Aka. Da Hong Deng Long Gao Gao Gua

Isn’t that a woman’s fate?

p  Chiu Fu-Sheng  d  Zhang Yimou  w  Ni Zhen  story  “Wives and Concubines” by Su Tong  ph  Zhao Fei  ed  Du Yuan  m  Zhao Jiping  art  Cao Jiuping, Dong Huamiao

Gong Li (Songlian, Fourth Mistress), Ma Jingwu (Chen Zuoqian, The Master), He Caifei (Meishan, Third Mistress), Cao Cuifeng (Zhuoyan, Second Mistress), Jin Shuyuan (Yuru, First Mistress), Kong Lin (Yan’er), Ding Weimin (Songlian’s mother), Cui Zhigang (Doctor Gao), Chu Xiao (Feipu),

The third of the six collaborations between director Yimou and Gong Li, Raise the Red Lantern may well be the coldest film of the sextet.  It also pushes Ju Dou very close to the honour of being the best.  One is drawn into the story from the very matter-of-factness of the opening scene, in which the nineteen year old Songlian discusses her prospects with her mother upon the death of her father.  Songlian sees no out but to marry a rich man.  “Marry a rich man and you’ll be his concubine” her mother warns.  “Then I’ll be a concubine”, she replies emotionlessly.  “Isn’t that a woman’s fate?

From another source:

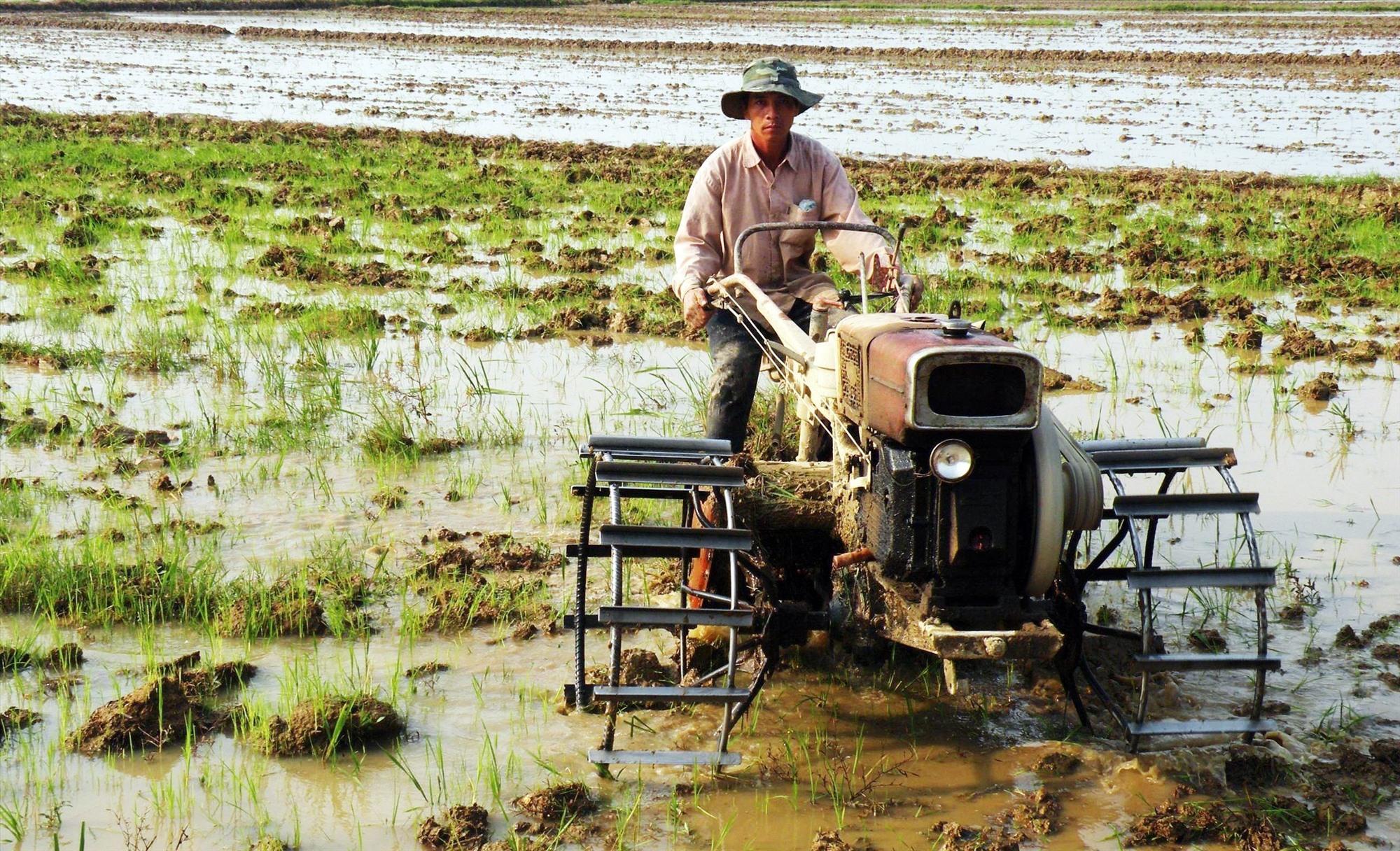 Cơ giới hóa sản xuất nông nghiệp hàng hóa ở huyện Thăng Bình đem lại thu nhập khá cho nông dân. Ảnh: VIỆT QUANG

            In 1920s China, Songlian, daughter to a recently deceased father, becomes the Fourth wife (or Mistress as they are called) to the head of a powerful, long-standing family, Chen Zuoqian.  His four wives live in separate quarters within his estate, each trying by hook or by crook to obtain his favour for the privileges it brings with it.  The master chooses which wife he will sleep with on any given night by having red lanterns placed in front of her door.  In addition, Songlian also makes an enemy out of a sullen serving girl who herself had dreams of becoming the Fourth Mistress. (more…)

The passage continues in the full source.